TEXTE EXTRAIT
____
Conclusions touchant la crédibilité

[57]           Le demandeur a contesté certaines des conclusions tirées par le commissaire au sujet de sa crédibilité, mais il n’y a pas consacré que peu de temps dans sa plaidoirie. À mon avis, la question de la crédibilité n’était pas déterminante en ce sens que la preuve invoquée provenait du demandeur.

 

Objection à l’utilisation des principes directeurs du HCR comme document de principe pour déterminer les conditions du pays

 

[58]           Le demandeur critique le commissaire pour n’avoir pas cité certains passages des Eligibility Guidelines for Assessing the International Protection Needs of Asylum‑Seekers from Sri Lanka du HCR, d’après lesquels les hommes tamouls du Nord s’exposent de ce seul fait à une possibilité sérieuse de persécution en cas de retour au Sri Lanka. À cet égard, il signale notamment que le document renvoie à d’autres rapports qui indiquent que [traduction] « les jeunes hommes tamouls, surtout ceux qui viennent du Nord et de l’Est du pays, peuvent être touchés de manière disproportionnée par la mise en œuvre des mesures antiterroristes et de sécurité du fait de leur affiliation soupçonnée aux TLET ».

 

[59]           Cet extrait particulier ne laisse pas entendre qu’il existe une possibilité sérieuse que les jeunes hommes soient persécutés à leur retour au Sri Lanka pour cette seule raison, et, pas plus que les autres références et rapports mentionnés par le demandeur, il ne remet pas en cause la fiabilité des principes directeurs du HCR, qui sont régulièrement invoqués, et sur lesquels le commissaire a appuyé une partie de son raisonnement pour conclure que le demandeur ne serait pas exposé à un risque sérieux de persécution du seul fait qu’il est un jeune homme originaire du Nord du Sri Lanka.

 

[60]           Le demandeur se plaint également de ce qu’une grande partie de la preuve documentaire n’ait pas été mentionnée, alors qu’à son avis elle contredit directement la conclusion du commissaire. J’estime en fait que le commissaire a examiné les rapports, notamment ceux d’Amnistie Internationale, et d’autres documents s’opposant à la conclusion que la situation s’améliorait généralement. Il a indiqué qu’il préférait les documents et principes directeurs préparés par le HCR. Cela relève certainement de ses pouvoirs discrétionnaires et, de toute façon, il semble que ce soit la documentation privilégiée pour évaluer le risque lié au retour des réfugiés.
____
DONNÉES DISPONIBLES
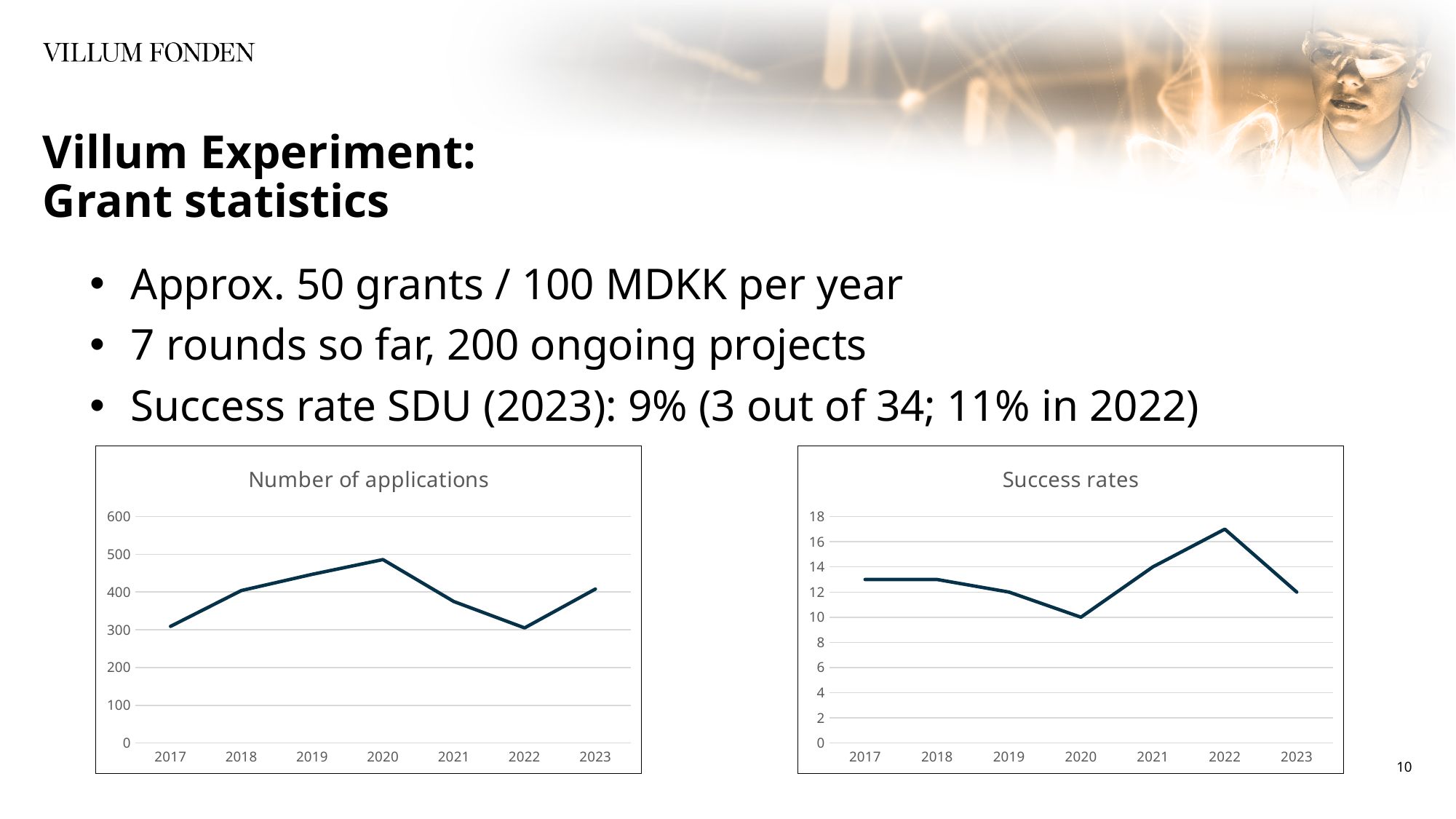
What kind of chart is the "Number of applications" chart? line chart In the "Success rates" chart, which year has the lowest success rate? 2020 In the "Success rates" chart, does the success rate rise or fall from 2022 to 2023? fall In the "Number of applications" chart, how many years are shown on the x axis? 7 In the "Number of applications" chart, is the value for 2022 greater or less than 400? less In the "Success rates" chart, which year has the highest success rate? 2022 In the "Success rates" chart, how many data points are plotted? 7 In the "Number of applications" chart, which year has the highest number of applications? 2020 In the "Success rates" chart, is the value for 2022 greater or less than 16? greater In the "Number of applications" chart, is the value for 2020 greater or less than 400? greater In the "Number of applications" chart, which year has more applications, 2018 or 2021? 2018 What kind of chart is the "Success rates" chart? line chart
____
TRAVAIL DEMANDÉ
a. Répondez aux questions suivantes à partir de l'extrait sur la demande d'asile, en numérotant vos réponses de la même façon :
(i) Selon le demandeur, quel groupe s'exposerait de ce seul fait à une possibilité sérieuse de persécution en cas de retour au Sri Lanka ?
(ii) Parmi les rapports examinés par le commissaire, ceux de quelle organisation sont nommés ?
(iii) Quels documents le commissaire a-t-il dit préférer ?
b. D'après l'extrait sur la demande d'asile, pourquoi n'y a-t-il rien à reprocher au commissaire pour avoir préféré la documentation du HCR ? Répondez en une à trois phrases.
c. Énumérez tous les reproches ou contestations que le demandeur formule dans l'extrait sur la demande d'asile.

CORRIGÉ
a.
(i) Les hommes tamouls du Nord.
(ii) Amnistie Internationale.
(iii) Les documents et principes directeurs préparés par le HCR.

b. Ce choix relève des pouvoirs discrétionnaires du commissaire. De plus, cette documentation semble être celle que l'on privilégie pour évaluer le risque lié au retour des réfugiés.

c.
- Il conteste certaines des conclusions du commissaire au sujet de sa crédibilité.
- Il critique le commissaire pour n'avoir pas cité certains passages des principes directeurs du HCR sur le Sri Lanka.
- Il se plaint qu'une grande partie de la preuve documentaire n'ait pas été mentionnée, alors qu'à son avis elle contredit directement la conclusion du commissaire.